Kağızman'a ısmarladım nargele.
Gümüş kemer ince bele dar gele.
Türküsü aklıma ne zaman geldi, dudağımdan ne zaman dökülmeye başladı bilmiyorum.
Sabahtı..!
Bolu dağları beyazdı.
Bu sabah hayatımda, bi değişiklik yapayım de'dim.
Güne,
Daha önce denemediğim, hiç mırıldanmadığım bi türkü ile başladım.
Önce..
Kağızman'a türküyü,
Sonra..
Usta'ya kuru fasulye'yi ısmarladım.
Usta Kağızmanlı,
Kuru Fasulye İspir'liydi.
Tarifi giz'li.!
Eller mahirdi.
İsmi Beytullah'tı.
Bin dokuz yüz yetmiş ikiliydi.
Ustanın ustası Rize'li,
Patronu.!!
Aşçılar Diyarı Mengen'liydi.
Dışarıda yemek yeme alışkanlığım pek yoktu amma.!!
Kuru fasulye olunca;
Bi de sır tarifli, zır lezzetli.!!
Üstüne bir de nam-ı diyarları aşınca, insan duramıyor tabii.

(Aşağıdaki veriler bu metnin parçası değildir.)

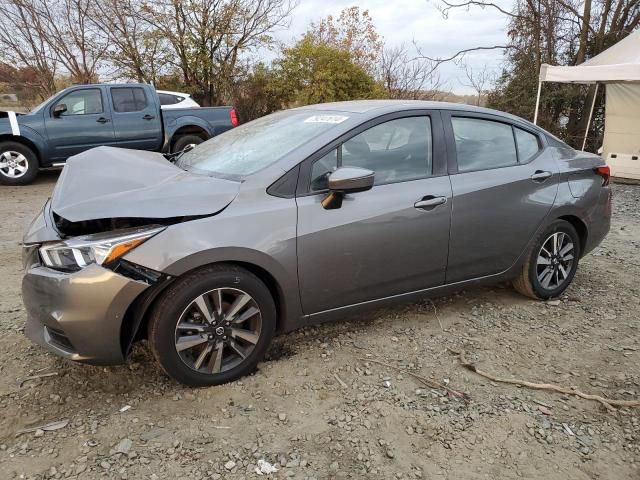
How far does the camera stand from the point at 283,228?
2.65m

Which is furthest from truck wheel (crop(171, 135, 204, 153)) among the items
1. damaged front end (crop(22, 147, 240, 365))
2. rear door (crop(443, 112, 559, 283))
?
rear door (crop(443, 112, 559, 283))

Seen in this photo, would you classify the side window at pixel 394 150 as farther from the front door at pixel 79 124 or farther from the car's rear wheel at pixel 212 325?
the front door at pixel 79 124

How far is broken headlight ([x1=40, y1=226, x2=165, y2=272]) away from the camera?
2312 mm

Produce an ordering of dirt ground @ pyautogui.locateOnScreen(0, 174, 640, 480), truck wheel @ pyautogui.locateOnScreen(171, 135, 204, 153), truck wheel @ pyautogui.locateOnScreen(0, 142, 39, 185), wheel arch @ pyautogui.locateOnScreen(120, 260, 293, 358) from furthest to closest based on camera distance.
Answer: truck wheel @ pyautogui.locateOnScreen(171, 135, 204, 153) → truck wheel @ pyautogui.locateOnScreen(0, 142, 39, 185) → wheel arch @ pyautogui.locateOnScreen(120, 260, 293, 358) → dirt ground @ pyautogui.locateOnScreen(0, 174, 640, 480)

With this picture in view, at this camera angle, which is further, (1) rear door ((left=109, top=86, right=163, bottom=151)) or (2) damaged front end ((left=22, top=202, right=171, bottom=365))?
(1) rear door ((left=109, top=86, right=163, bottom=151))

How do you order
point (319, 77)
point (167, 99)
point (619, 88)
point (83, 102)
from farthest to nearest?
point (319, 77) < point (619, 88) < point (167, 99) < point (83, 102)

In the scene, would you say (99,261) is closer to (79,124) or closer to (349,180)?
(349,180)

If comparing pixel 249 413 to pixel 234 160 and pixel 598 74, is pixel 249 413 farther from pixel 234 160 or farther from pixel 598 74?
pixel 598 74

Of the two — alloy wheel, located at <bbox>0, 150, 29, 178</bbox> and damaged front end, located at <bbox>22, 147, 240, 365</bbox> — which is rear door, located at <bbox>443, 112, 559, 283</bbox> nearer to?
damaged front end, located at <bbox>22, 147, 240, 365</bbox>

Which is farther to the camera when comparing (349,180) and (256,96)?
(256,96)

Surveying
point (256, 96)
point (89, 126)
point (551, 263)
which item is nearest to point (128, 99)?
point (89, 126)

Kaşıkla içilen çorba yerine,
Sabah sabah çatalla yenilen kuru fasulye insana iyi geliyor.
Tereyağı ile yapılmış.
Yağsız, sinirsiz et parçaları.
Doğranmış ama içinde sır olmuş soğanlar.
Özel salça sosu.
Gazı alınmış diri ama aynı kıvamda pişirilmiş fasulyelerin, damağıma bulaşarak mideye inişi büyük bir hazdı.
Hala kulaklarımda Kağızman'a ısmarladım” türküsü vardı.
Kağızmanlı Usta karşımda oturmuş sır'rın dışında, tarifler veriyordu.
Kuru Fasulyenin kendisi, kuşbaşı fiyatına tekabül ediyor deyincesin..
Meşhur Kuru Fasulyenin de sırrı çözülmüş oldu.
Usta her bi şeyi anlattı,
Hiç baharat kullanmadığını söyledi de..
Damağıma yapışan,
Tereyağını,
Soğanı,
Eti,
Salçayı,
Fasulye ile nasıl akraba yaptığını söylemedi.
Hepsi bir arada idiler ama her birinin tadının damağımda kaldığını bende ona söylemedim.
Bu da benim sırrımdı.! Ne yalan söyliyim.
Meşhur kuru fasulye,
Mideye inmeden damakta eriyor, yemek borumdan yağ gibi kayıyordu.
Bu fasulye diyorum.!
Hani bi deyim vardır.
“Kendini fasulye gibi nimetten saymak” diye.
Hakikaten doğru demişler.
Bu fasulye baklagillerin en kıymetlisi..
Ve Fakat;
Ustasının eline düştü mü.?
Damağa yakışan tam bir mücevher;
Kuru fasulye diyorum; başka bi şey demiyorum.
Bugünkü yazımla tek geçiyorum.
"Meşhur Kuru Fasulyeci"
Beytullah Usta'nın sır tarifi de, elleri de dert görmesin.